Fairlane, the 1.4 million-square-foot enclosed mall at 18900 Michigan Ave. built in 1976, is expected to be sold next month to an unknown buyer, according to New York City-based Trepp LLC, which tracks CMBS loans. Fairlane and two other malls secure a $161 million CMBS loan on which Miami Beach, Fla.-based Starwood Capital Group defaulted, prompting a receivership and new management. The current balance is about $120.7 million, according to Trepp data.

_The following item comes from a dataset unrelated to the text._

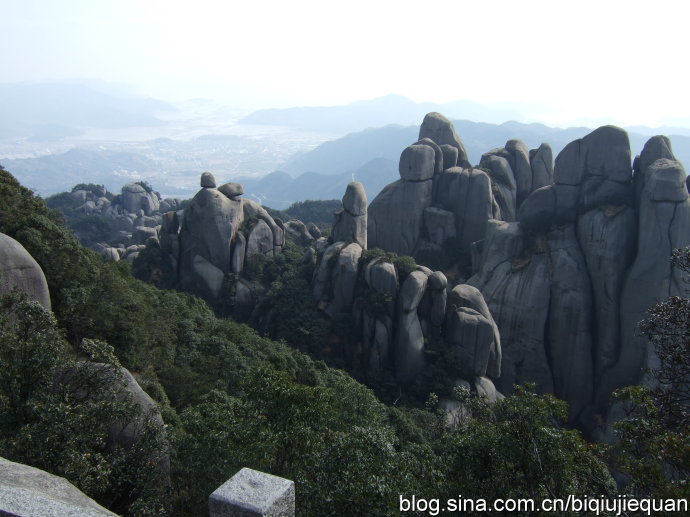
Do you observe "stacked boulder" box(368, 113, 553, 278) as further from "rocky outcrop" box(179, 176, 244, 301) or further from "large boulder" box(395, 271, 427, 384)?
"rocky outcrop" box(179, 176, 244, 301)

Partridge Creek, also owned by Starwood, secures $725 million in CMBS debt along with three other malls. Starwood owes $681.6 million on that loan. It is also in receivership and under new management.

A recovery

On average between August 2005 and January, the Detroit MSA accounted for 1.16 percent of the national commercial foreclosure filings, according to ATTOM data: 5,157 out of 443,460. On average, Detroit commercial foreclosures account for less than 1 percent of all monthly filings nationwide.

But during the Great Recession, there were months when the region accounted for more than 3 percent of the commercial mortgage foreclosure filings in the U.S.: In May 2007, the Detroit MSA accounted for 3.67 percent, or 73 of the 1,989 filed; in February 2012, it was 3.26 percent, or 133 of the 4,083 filed.

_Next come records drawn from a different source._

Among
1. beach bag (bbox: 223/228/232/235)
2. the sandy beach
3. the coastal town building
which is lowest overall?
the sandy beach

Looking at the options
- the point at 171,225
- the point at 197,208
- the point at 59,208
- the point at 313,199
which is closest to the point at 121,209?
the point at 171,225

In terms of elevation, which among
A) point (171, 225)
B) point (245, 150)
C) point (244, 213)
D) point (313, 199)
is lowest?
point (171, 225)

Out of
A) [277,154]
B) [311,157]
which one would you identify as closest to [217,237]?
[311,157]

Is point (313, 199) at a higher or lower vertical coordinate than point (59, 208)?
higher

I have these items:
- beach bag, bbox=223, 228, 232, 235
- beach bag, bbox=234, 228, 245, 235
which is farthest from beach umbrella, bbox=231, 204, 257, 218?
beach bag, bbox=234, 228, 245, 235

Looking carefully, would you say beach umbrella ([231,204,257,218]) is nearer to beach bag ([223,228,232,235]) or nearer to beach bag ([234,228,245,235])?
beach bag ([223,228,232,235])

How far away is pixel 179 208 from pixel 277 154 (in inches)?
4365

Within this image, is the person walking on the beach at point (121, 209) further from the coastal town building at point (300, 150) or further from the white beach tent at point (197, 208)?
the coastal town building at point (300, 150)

Commercial foreclosures peaked nationwide in July 2010, when there were 5,245, according to ATTOM data, and in general, embarked on a downward trend thereafter. In the two years leading up to the pandemic, the U.S. generally had between 1,100 and 1,600 commercial foreclosures a month.

But in the two years since it started, there have been only two months when there have been more than 1,000: March 2020, when there were 1,442, and June 2020, when there were 1,160.

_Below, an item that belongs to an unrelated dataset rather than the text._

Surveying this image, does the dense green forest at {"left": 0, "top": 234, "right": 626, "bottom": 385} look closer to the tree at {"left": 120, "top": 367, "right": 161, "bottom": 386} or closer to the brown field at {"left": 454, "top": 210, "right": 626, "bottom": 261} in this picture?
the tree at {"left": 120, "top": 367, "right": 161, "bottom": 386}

“I’m probably as surprised as you are that we haven’t seen at least a little more commercial foreclosure activity,” Sharga said in an interview Friday. “But the commercial market since we exited the Great Recession has continued to be remarkably strong. We’ve continued to see sort of a decade-long trend in commercial foreclosure activity getting smaller and smaller across the country.”

Sharga said other types of workouts on commercial debt have been more prominent rather than the lender simply taking the property back. In addition, there is a lot of liquidity in the market and buyers are ready to scoop distressed assets up at below-market value, Sharga said.

“Property values have gone up so much over the last few years and investors will take a look at that as an opportunity to buy below market value with the notion that we’re through the worst of the pandemic and things will only get better from here,” Sharga said.

What is to come?

Perhaps the biggest unanswered question remains the fate of the region’s office market — and the commercial debt that finances it.

With a wave of office leases — generally 10 years — inked in 2012-2015 as the region’s economy improved, those leases expiring in the next couple of years will test the market: Will those tenants, after years of hybrid working or working from home during the pandemic, reduce their footprints? Will the impact of COVID-19 on company work habits have largely dissipated, with firms going back to some semblance of normalcy?

“I don’t believe we’ve seen the final fallout of the pandemic in the office market because of … the long-term leases that are in effect,” Sharga said. “Tenants (are currently) continuing to make those payments, even if they’re not fully utilizing the office space. The other way of looking at that, though, is if there is another two to three years, four to five years on that lease, very likely we will have gone through this cycle and be back to something approaching more normal activity.”

In addition, maturing loans that come due next year through 2026 may be of concern in some asset classes that have been slower to recover, such as hospitality and office space, some experts have said.